Day: December 3, 2021
Cogitationes me: Thought of the day (for myself) [002.021.337]
Deafness
I always thought that if there was a sense that I would not mind loosing it was my hearing. Today’s world is so full of sounds. The street noises, the planes criss-crossing the sky, the radio, the tv, the incessant chatting. The music has become cacophony and it is more of a distraction now. I thought it would be like being in a sensory deprivation box. It would be relaxing and calming. Like letting myself float at the surface of the lake (or pool), hearing only the lapping sound of the waves on the quay and the muffled, distant noise of the other kids playing on the beach. I valued vision so much more because it was definitely more essential for the input of knowledge by reading, watching documentaries, observing my surroundings, appreciating the beauty of the world… I don’t know how I would be able to continue living if I was loosing my vision. However, I thought that loosing my hearing wouldn’t change me much, could be a blessing even. I had an uncle that had become completely deaf after an accident and he was managing well. Hmm…. There is nothing that makes you appreciate something more than loosing it.

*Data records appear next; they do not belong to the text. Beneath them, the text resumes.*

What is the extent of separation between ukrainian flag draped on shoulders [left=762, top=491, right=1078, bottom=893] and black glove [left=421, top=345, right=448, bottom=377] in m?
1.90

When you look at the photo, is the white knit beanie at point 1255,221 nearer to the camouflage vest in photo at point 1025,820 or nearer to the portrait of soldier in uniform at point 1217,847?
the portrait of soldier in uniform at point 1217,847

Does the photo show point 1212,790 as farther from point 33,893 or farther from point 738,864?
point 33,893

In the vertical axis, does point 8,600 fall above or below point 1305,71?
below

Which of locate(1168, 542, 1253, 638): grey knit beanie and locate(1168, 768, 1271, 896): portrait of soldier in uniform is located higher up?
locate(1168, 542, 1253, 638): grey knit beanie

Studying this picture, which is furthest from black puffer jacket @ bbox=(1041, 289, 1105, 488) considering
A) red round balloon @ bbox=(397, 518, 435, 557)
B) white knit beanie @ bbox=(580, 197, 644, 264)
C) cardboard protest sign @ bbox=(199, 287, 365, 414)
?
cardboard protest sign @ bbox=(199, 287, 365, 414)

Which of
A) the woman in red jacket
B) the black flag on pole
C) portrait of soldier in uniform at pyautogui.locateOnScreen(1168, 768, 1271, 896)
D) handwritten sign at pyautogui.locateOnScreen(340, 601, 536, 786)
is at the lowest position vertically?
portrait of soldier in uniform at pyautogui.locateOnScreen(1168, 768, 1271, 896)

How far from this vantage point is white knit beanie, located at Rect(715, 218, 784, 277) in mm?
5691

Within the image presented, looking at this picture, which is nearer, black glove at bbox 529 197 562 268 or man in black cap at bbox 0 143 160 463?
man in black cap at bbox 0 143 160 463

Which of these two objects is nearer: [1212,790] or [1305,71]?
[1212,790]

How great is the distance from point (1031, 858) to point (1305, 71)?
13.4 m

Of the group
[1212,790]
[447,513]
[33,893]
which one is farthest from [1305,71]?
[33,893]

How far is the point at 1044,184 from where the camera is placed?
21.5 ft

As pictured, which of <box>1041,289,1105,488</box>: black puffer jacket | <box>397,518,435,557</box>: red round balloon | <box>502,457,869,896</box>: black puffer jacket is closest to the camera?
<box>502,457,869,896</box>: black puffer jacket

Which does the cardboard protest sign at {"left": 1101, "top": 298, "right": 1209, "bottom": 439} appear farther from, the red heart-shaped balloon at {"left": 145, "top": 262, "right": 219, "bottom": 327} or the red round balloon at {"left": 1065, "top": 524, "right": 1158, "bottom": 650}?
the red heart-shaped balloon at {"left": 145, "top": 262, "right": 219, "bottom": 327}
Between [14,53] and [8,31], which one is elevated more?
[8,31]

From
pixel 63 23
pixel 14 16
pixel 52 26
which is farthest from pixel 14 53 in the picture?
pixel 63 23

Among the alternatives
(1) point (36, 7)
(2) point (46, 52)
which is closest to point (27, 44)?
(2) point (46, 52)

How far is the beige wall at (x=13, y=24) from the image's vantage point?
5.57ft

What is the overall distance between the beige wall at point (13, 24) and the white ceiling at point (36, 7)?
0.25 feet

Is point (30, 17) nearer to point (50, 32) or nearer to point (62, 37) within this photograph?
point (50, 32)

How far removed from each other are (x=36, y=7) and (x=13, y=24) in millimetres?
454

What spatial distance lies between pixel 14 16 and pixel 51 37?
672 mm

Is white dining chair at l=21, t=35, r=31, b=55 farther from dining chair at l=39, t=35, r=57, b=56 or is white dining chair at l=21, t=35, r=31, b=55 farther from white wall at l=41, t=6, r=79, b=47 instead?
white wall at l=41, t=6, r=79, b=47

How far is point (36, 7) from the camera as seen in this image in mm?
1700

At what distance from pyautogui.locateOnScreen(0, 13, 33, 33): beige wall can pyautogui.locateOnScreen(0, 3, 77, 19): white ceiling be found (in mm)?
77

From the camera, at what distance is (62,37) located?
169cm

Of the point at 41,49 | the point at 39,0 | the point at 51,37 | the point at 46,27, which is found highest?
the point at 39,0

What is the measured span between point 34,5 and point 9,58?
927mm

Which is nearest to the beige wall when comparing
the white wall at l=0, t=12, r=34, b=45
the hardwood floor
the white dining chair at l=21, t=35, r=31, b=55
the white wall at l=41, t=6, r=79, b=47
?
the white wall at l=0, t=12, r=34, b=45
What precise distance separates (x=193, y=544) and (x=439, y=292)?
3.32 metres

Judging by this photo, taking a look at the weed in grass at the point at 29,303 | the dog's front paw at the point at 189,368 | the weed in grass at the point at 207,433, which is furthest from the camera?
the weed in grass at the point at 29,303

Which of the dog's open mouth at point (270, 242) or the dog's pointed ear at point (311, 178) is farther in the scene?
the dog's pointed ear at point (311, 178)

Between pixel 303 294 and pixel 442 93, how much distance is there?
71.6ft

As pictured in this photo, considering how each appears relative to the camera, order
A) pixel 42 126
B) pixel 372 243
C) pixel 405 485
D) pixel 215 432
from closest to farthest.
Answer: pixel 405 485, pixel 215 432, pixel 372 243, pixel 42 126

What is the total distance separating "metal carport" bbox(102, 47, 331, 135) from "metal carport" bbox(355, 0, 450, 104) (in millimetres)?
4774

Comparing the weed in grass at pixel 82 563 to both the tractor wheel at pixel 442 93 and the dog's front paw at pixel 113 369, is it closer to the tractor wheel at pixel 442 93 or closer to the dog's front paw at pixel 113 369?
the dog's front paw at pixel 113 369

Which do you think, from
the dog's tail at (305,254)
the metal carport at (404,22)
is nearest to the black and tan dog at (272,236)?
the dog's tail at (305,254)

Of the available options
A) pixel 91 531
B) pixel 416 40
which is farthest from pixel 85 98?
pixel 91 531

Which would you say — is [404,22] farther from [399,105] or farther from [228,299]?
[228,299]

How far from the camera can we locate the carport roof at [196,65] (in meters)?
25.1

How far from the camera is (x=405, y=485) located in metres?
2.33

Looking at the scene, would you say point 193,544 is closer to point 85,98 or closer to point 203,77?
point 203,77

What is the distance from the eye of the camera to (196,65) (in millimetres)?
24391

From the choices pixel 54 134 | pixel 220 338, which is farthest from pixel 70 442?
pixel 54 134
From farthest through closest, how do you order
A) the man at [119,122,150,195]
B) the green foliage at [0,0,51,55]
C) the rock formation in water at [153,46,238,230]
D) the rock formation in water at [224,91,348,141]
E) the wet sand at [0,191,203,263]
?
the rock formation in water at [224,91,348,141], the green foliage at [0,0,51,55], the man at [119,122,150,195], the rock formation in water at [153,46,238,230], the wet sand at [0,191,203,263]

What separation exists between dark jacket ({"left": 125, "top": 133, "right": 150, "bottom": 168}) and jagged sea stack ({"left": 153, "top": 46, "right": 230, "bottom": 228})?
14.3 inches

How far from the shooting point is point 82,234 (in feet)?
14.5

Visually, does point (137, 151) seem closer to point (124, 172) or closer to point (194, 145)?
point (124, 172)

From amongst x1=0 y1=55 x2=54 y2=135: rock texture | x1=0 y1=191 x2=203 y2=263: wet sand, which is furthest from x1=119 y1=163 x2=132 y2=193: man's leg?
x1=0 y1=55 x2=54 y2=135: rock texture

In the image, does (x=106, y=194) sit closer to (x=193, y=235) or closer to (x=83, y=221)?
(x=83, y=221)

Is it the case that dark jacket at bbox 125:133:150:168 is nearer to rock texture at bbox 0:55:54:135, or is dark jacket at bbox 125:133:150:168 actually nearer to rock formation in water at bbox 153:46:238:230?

I have been practically (and hopefully temporarily) deaf for four days now . That’s what a rhinitis (very bad cold) coupled with a bilateral otitis does to you. Inflammation and cerumen block the ear canal, possibly impeding the movement of the tympanic membrane, infection and mucus also possibly obstructing the Eustachian tube, and voilà: you have hearing loss. These days, with the coronavirus pandemic, it is hard to see a doctor and even more a specialist like an otorhinolaryngologist (ORL). There’s no one to treat you quickly and reassure you… There’s just medication (antibiotics and ear drops) and patiently waiting for a distant appointment. In the meantime, I can barely hear anything but my aggravated tinnitus, people have to talk loudly right to my face, I have to put the phone volume to the max, I cannot watch tv without making enemy of my neighbours (or if I use earphones with the volume cranked up my head hurts after an hour), if I hear a sound I cannot tell from where, I cannot hear the birds nor the wind, I cannot hear the cat when he’s hungry or angry, I cannot hear the doorbell or the alarm clock, I cannot hear someone walking or a car coming, I cannot hear the silence (yeah! That’s thing) and I can’t even work (I can easily handle an exceedingly boring job that necessitate brutal concentration even with the terrible migraine I’ve had since May, but listening all day only to my tinnitus and not being able to understand needed instructions or essential informations, or even the office chit-chat: that’s unbearable). Maybe it’s the perfect time to catch up on my reading and writing?
No, being deaf is far from relaxing or calming. It is the most stressful experience of my life. I realize that it is the loss of nearly half the sensory information that my mind has access to (smell [the dainty fragrance of a flower], taste [the sweetness of a fruit] and touch [the warm softness of a woman’s skin], all together have a much smaller bandwidth than vision and hearing; although their data is more subtle and profound, triggering more easily connections with memory). It is now obvious to me that loosing the sense of hearing, it represents a lot. Enough to make you feel cut off the world. It also makes you paranoid, wondering what’s lurking beyond your field of vision. This vulnerability of not being in control of my full perception makes me annoyed and irritable. I hate being in that state. Hopefully I will get better soon. So, believe me when I tell you to enjoy what you have while you can because you never know when you gonna loose it!